Rui Pinto lembrou ainda as listas dos livros proibidos, e referiu que em Budapeste “existiu uma grande oportunidade de encontrar esse tipo de livros”. Questionado pela juíza sobre se “é daí que retira o seu sustento”, Rui Pinto confirma e explica que nunca teve um contrato de trabalho, vivendo em Budapeste desde fevereiro de 2015, trabalhando então com a recolha de vários livros e peças, primeiro, e depois a revenda, através de “’sites’ próprios para isso”.

“Obtínhamos [os bens que depois eram vendidos] através de feiras, mercados de antiguidades, livrarias. (…) Na Hungria, e em leilões ‘online’ na Hungria. (…) Livros antigos e efémera, basicamente são papéis que não era suposto durarem vários anos, mas que felizmente duraram”, referiu o arguido de um processo em torno do ‘caso Football Leaks’.

Depois de ter sido preso na Hungria e extraditado para Portugal, ao abrigo de um mandato internacional, Rui Pinto está preso desde março de 2019, tendo revelado recentemente que entregou um disco rígido à Plataforma de Proteção de Denunciantes na África, que permitiu a recente revelação dos Luanda Leaks, um caso de corrupção relacionado com a empresária angolana Isabel dos Santos.

Aos 30 anos, Rui Pinto vai ser julgado por 68 crimes de acesso indevido, por 14 crimes de violação de correspondência, por seis crimes de acesso ilegítimo e ainda por sabotagem informática à SAD do Sporting e por extorsão, na forma tentada, este último um crime pelo qual o advogado Aníbal Pinto também foi pronunciado.

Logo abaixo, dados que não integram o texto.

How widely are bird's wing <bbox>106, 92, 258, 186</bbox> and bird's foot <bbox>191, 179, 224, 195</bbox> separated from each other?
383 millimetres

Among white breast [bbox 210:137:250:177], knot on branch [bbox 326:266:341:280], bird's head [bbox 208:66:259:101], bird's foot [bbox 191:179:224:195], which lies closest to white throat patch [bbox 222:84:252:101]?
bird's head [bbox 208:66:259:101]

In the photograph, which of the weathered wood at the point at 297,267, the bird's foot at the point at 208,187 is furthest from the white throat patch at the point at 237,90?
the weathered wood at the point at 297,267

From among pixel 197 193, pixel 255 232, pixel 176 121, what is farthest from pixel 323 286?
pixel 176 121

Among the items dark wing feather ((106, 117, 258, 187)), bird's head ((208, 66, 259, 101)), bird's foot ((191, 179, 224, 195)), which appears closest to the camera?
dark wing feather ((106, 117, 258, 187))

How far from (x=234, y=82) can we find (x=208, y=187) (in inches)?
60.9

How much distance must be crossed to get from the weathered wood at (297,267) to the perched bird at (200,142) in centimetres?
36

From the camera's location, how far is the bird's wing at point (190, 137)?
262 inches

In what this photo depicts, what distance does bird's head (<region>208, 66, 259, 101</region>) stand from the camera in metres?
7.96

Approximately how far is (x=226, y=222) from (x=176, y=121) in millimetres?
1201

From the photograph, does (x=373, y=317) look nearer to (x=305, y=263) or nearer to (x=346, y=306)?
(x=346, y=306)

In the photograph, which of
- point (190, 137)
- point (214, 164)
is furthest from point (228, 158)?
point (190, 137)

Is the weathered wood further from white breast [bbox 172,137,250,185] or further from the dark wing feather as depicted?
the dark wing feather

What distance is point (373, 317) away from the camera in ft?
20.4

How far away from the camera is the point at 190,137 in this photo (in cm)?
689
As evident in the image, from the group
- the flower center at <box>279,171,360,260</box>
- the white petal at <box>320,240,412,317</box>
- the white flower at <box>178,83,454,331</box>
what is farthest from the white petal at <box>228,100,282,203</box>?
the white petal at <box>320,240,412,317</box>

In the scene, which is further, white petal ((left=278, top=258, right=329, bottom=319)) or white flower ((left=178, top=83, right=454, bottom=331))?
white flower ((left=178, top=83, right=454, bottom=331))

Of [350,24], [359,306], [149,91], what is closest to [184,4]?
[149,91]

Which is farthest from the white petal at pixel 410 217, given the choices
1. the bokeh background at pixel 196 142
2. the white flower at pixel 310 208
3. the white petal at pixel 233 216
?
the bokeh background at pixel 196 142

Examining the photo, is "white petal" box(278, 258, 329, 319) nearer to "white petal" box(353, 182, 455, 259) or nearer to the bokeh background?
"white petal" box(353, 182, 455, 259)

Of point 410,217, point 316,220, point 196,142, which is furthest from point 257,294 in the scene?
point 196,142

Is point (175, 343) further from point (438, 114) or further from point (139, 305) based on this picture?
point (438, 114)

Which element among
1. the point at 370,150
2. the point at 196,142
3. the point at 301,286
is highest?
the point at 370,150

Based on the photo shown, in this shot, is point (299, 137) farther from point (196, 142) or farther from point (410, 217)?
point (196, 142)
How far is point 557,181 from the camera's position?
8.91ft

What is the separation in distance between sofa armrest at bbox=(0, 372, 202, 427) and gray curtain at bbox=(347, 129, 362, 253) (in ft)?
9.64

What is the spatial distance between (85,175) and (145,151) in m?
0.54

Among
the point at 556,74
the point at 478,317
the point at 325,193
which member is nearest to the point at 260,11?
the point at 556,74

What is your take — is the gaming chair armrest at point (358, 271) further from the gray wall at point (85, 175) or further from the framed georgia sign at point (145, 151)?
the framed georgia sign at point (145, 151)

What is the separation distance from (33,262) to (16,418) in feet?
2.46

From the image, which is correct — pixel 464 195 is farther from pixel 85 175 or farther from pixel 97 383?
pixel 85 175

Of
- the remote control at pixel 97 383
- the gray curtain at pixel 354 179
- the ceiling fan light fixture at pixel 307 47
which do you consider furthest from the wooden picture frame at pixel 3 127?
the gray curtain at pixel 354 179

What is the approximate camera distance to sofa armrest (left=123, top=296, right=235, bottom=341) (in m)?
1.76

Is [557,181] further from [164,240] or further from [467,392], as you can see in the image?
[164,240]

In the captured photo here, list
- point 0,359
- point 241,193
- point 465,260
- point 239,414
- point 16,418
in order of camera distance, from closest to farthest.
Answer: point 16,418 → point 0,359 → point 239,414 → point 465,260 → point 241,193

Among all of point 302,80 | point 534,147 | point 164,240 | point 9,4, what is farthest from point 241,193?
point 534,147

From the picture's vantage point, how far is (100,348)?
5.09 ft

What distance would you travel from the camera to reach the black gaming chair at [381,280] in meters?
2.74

Em setembro de 2019, o Ministério Público (MP) tinha acusado o ‘hacker’ de 147 crimes, 75 dos quais de acesso ilegítimo, 70 de violação de correspondência, um de sabotagem informática e um de tentativa de extorsão, por aceder aos sistemas informáticos do Sporting, da Doyen, da sociedade de advogados PLMJ, da Federação Portuguesa de Futebol, da Procuradoria-Geral da República (PGR) e da Plataforma Score e posterior divulgação de dezenas de documentos confidenciais destas entidades.